Turkey on Wednesday concluded its search and rescue efforts in the western province of Izmir, which was hit by a 6.6 magnitude earthquake last Friday, a senior official confirmed. A total of 107 people were pulled from the rubble of collapsed buildings. Mehmet Güllüoğlu, head of the Disaster and Emergency Management Authority (AFAD) that coordinated the efforts, tweeted that the crews had completed their task of going through the rubble of buildings that collapsed in the disaster.
The latest death toll from the earthquake was 114, with 137 people still being treated for injuries. Some 1,035 people were injured in the earthquake. 898 people were discharged from hospitals after their treatment. Search and rescue teams were on the ground to extract victims from the rubble of 17 collapsed and partially collapsed buildings in the province since Friday.
The government had earlier pledged to provide a lifeline to survivors as the winter approaches. Authorities have announced that prefabricated housing units will be set up for survivors and people living in damaged buildings who were relocated to tents after the disaster.
Speaking in Izmir on Wednesday, Minister of Environment and Urban Planning Murat Kurum said they would heal the wounds of “our brothers and sisters in Izmir.” He noted that the issues of rebuilding and urban transformation were discussed in Tuesday’s cabinet meeting. “We have to build safe, sturdy residences in Izmir and increase safety inspections. Our country is under a serious risk of earthquake and each disaster reminds us of this,” he said. The urban transformation refers to projects that involve the demolition of old, decrepit buildings, buildings deemed unsafe and reconstruction in the same area of new houses endurable to earthquakes. 1.5 million housing units - apartment flats, single-story houses, et cetera - will be transformed within the next five years under an ambitious plan by the government. Under a plan unveiled last year, at least 300,000 units will be demolished and replaced with new ones in five years.
HOUSES, AID FOR VICTIMS
Kurum said new buildings which would replace the collapsed ones will have five floors at most and constructed of “quality” material ensuring safety against the earthquake.
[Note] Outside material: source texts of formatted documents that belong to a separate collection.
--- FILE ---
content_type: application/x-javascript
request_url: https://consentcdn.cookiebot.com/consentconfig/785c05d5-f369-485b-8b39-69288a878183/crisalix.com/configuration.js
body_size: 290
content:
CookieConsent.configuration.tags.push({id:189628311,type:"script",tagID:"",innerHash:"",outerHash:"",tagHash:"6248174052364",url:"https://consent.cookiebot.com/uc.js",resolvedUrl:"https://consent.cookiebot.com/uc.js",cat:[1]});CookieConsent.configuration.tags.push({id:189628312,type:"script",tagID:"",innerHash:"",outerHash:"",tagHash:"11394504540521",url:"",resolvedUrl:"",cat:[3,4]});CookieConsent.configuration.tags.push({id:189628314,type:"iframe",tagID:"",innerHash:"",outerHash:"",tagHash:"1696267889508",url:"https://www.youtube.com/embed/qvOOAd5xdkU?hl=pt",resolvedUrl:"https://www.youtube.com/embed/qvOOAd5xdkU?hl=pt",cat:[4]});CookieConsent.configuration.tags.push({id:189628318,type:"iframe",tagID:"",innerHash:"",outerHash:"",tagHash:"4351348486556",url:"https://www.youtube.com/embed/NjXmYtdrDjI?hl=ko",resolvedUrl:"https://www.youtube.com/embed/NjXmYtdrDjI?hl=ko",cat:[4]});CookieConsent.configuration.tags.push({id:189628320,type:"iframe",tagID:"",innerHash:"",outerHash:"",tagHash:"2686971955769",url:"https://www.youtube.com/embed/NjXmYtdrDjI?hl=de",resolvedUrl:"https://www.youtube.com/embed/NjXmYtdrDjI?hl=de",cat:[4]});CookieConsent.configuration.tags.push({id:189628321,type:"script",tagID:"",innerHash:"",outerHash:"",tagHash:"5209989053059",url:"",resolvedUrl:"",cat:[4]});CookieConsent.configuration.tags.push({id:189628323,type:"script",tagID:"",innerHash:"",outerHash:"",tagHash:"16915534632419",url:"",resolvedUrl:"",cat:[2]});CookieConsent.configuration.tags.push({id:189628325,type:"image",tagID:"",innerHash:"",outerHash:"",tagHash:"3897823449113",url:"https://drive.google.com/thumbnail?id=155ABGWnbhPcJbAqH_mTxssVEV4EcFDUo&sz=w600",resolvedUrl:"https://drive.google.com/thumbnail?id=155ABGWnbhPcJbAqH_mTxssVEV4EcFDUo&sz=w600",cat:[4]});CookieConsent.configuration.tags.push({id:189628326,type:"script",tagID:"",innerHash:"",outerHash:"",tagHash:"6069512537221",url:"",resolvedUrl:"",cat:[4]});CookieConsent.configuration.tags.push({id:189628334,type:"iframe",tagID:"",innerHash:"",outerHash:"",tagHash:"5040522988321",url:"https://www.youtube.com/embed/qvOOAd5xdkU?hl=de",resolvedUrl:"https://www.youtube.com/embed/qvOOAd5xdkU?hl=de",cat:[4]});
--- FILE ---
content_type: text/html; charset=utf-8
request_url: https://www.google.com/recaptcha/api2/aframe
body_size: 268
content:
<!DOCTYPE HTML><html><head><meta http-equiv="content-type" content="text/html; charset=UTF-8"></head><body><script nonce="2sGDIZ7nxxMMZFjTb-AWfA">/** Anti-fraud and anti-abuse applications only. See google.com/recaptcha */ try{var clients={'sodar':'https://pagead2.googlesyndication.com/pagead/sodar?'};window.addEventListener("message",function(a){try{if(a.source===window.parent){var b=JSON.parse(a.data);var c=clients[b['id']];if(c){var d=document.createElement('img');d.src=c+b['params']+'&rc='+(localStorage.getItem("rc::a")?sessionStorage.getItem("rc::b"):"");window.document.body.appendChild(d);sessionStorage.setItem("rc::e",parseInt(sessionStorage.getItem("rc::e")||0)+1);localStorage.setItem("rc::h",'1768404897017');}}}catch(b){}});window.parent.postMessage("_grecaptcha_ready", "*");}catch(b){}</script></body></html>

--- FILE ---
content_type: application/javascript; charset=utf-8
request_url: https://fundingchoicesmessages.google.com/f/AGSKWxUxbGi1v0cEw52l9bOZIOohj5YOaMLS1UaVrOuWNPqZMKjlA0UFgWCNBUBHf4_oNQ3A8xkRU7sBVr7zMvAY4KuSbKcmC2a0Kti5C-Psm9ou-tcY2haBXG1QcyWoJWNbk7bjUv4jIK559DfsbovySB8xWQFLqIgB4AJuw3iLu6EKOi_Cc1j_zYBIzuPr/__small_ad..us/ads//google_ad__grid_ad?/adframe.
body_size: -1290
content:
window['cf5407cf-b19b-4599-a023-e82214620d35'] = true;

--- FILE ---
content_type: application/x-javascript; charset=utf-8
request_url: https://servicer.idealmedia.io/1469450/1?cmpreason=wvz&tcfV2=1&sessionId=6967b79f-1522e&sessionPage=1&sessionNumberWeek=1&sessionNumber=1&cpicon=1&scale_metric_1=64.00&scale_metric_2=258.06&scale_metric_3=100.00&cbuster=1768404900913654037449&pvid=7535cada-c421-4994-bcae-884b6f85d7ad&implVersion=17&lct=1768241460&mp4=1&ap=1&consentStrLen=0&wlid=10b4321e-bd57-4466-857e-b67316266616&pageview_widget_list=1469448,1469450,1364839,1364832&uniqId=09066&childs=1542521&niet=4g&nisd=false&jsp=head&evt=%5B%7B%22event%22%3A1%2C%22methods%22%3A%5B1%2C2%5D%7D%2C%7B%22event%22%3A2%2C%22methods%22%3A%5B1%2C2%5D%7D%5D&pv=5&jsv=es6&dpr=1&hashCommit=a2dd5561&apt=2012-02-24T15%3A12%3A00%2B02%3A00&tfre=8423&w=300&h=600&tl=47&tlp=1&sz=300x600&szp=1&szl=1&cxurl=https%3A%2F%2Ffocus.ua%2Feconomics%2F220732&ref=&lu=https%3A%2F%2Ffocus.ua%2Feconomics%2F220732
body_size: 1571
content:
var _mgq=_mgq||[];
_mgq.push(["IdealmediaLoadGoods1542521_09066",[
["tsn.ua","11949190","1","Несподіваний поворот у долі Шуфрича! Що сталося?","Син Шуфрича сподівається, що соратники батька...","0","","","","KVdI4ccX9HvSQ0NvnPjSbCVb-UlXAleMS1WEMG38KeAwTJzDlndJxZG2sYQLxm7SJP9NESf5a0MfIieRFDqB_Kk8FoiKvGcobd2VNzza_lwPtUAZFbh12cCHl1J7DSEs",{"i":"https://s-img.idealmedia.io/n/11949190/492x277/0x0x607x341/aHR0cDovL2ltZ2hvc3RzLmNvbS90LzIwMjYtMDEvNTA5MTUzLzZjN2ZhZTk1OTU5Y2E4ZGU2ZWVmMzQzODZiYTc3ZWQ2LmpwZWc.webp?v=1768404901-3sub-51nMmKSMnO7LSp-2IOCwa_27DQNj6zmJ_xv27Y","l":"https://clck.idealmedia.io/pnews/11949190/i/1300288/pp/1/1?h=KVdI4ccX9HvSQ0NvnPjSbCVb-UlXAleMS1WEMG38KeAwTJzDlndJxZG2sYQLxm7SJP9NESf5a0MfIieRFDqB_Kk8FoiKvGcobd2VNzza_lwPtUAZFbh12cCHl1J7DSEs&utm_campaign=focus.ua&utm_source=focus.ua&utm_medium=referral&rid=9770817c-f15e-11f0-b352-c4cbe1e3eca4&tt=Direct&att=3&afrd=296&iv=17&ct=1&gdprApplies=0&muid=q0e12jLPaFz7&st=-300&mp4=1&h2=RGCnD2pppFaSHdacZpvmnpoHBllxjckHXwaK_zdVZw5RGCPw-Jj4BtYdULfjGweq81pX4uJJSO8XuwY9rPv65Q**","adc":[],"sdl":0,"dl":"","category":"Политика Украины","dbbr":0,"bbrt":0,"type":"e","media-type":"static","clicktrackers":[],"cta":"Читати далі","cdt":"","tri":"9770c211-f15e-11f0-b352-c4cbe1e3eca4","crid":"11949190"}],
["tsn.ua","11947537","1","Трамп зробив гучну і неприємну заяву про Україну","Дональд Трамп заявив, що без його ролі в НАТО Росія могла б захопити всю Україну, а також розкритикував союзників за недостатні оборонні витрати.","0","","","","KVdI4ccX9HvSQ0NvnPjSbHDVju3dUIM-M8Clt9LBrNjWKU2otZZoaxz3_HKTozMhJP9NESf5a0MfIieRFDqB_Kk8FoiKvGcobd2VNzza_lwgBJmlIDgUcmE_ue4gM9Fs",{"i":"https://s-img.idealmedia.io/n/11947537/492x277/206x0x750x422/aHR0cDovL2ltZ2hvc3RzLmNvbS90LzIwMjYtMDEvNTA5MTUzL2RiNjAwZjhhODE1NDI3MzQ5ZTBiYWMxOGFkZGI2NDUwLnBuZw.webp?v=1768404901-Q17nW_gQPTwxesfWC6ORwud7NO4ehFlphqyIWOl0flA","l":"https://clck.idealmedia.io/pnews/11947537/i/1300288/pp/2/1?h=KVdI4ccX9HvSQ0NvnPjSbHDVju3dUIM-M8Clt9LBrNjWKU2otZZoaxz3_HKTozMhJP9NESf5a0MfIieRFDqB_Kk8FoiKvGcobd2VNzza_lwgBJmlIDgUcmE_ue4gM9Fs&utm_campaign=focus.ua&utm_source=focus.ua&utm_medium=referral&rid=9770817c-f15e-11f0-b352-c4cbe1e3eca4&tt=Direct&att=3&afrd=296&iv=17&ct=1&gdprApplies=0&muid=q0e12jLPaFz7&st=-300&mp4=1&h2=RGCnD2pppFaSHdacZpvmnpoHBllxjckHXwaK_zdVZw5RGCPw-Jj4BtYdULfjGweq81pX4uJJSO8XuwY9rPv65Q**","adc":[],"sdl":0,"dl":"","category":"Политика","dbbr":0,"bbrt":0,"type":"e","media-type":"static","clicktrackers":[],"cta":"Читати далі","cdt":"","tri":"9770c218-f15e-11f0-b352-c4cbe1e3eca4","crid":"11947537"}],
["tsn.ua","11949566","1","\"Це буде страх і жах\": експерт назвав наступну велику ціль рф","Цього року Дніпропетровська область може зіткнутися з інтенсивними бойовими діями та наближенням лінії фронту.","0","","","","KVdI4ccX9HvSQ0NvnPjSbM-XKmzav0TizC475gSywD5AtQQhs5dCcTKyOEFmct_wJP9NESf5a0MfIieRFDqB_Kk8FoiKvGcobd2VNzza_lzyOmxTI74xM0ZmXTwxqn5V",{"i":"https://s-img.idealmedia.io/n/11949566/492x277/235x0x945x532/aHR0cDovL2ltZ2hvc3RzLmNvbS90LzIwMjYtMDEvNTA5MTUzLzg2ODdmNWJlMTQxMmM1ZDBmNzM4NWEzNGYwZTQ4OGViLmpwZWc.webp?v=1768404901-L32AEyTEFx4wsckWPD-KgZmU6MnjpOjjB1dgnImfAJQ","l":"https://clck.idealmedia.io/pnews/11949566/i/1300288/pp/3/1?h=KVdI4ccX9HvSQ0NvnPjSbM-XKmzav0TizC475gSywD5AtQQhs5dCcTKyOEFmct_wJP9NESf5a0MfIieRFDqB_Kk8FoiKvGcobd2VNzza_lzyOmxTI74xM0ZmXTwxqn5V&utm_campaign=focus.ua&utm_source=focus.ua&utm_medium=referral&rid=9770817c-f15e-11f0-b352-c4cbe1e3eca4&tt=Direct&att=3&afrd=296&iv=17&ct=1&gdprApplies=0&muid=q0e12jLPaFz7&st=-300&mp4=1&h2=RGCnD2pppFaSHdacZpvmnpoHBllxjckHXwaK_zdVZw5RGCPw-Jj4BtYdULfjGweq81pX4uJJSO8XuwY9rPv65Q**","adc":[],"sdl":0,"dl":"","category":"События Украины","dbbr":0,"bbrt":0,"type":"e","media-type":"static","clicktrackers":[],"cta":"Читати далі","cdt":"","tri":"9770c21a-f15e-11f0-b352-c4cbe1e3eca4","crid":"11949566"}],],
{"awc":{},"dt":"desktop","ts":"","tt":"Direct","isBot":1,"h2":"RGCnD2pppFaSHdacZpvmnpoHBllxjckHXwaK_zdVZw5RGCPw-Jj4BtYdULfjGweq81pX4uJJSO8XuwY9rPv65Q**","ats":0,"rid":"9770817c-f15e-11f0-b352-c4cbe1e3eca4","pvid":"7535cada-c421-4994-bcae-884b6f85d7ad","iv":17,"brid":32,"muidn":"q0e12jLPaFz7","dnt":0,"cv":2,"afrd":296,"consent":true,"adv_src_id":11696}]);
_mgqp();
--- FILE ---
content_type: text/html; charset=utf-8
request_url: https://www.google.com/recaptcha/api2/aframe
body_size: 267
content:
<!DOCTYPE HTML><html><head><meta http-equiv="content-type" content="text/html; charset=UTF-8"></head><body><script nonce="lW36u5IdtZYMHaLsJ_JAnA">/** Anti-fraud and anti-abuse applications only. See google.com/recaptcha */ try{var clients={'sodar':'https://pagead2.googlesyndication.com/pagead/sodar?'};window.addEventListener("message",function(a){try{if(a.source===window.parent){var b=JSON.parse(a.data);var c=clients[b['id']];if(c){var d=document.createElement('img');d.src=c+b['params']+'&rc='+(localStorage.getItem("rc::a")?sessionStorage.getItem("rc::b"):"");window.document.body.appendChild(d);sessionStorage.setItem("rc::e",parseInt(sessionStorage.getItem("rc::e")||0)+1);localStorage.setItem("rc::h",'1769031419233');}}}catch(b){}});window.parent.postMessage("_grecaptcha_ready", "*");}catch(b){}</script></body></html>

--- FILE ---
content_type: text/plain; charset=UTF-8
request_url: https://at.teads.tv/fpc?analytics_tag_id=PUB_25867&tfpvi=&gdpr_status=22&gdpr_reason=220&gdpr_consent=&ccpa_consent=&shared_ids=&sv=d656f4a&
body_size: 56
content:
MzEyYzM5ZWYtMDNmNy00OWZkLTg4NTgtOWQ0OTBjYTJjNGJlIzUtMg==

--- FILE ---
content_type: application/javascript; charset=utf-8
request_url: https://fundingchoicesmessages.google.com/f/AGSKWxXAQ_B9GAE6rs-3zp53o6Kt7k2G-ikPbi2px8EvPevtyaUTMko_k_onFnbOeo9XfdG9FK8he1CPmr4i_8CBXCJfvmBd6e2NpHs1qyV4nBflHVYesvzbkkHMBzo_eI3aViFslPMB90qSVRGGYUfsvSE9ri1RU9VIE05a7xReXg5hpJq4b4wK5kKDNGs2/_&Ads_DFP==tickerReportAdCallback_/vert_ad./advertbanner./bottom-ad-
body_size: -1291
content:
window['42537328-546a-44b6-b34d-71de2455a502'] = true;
He said 3,000 houses will be build in Izmir initially and they were set to be delivered to residents within one year. The minister noted that 180 buildings had heavy damage and needed to be demolished immediately while 1,267 buildings sustained slight damage and another 190 had “medium” damage. He said 4,643 tents were sent to the disaster zone and guesthouses of government agencies with a capacity of 7,600 people were available for the use of survivors. The minister added that 1,000 prefabricated housing units were being set up in Bayraklı, the worst-hit district and an additional 312 units will be installed inside the sprawling campus of Ege University to address the needs of people left homeless by the earthquake.
The minister also urged the public to apply to local branches of his ministry for assessment of risky buildings they reside.
The nation mobilized following the earthquake and aid poured in to Izmir from all across the country. From ordinary citizens to non-profit organizations, companies and municipalities, everyone donated whatever he or she can. Donations include blankets, sleeping bags, clothes, shoes, baby formula, hygiene kits and food. A warehouse set up near the disaster-hit districts were full of aid brought in by seven trucks and aid delivery was continuing as of Wednesday. AFAD and Turkish Red Crescent (Kızılay) also delivered thousands of tents, blankets, beds and kitchen utensils to families affected by the earthquake. The Ministry of Family, Labor and Social Services earmarked a TL 10 million ($1.1 million) emergency fund for the disaster zone, to cover housing, furniture and other needs of the survivors. More funds are gradually being allocated. Each family who lost their home in the earthquake or cannot go back into their damaged houses are being paid TL 30,000 to buy new furnitures, in addition to cash for rent.
This was the second deadly earthquake so far this year in Turkey, after a 6.8-magnitude earthquake hit the eastern province of Elazığ in January, killing 41 and injuring 1,600.
As a country situated on several active fault lines, the earthquake renewed fears over when Istanbul might be hit by a big tremor after the devastating 7.4 magnitude quake in 1999 in Gölcük that killed more than 17,000. Despite being located among the world's most seismically active zones and suffering several major earthquakes in the past, the Gölcük disaster left everlasting scars in Turkey's memory and led to some major changes in both regulations and people's awareness of the issue.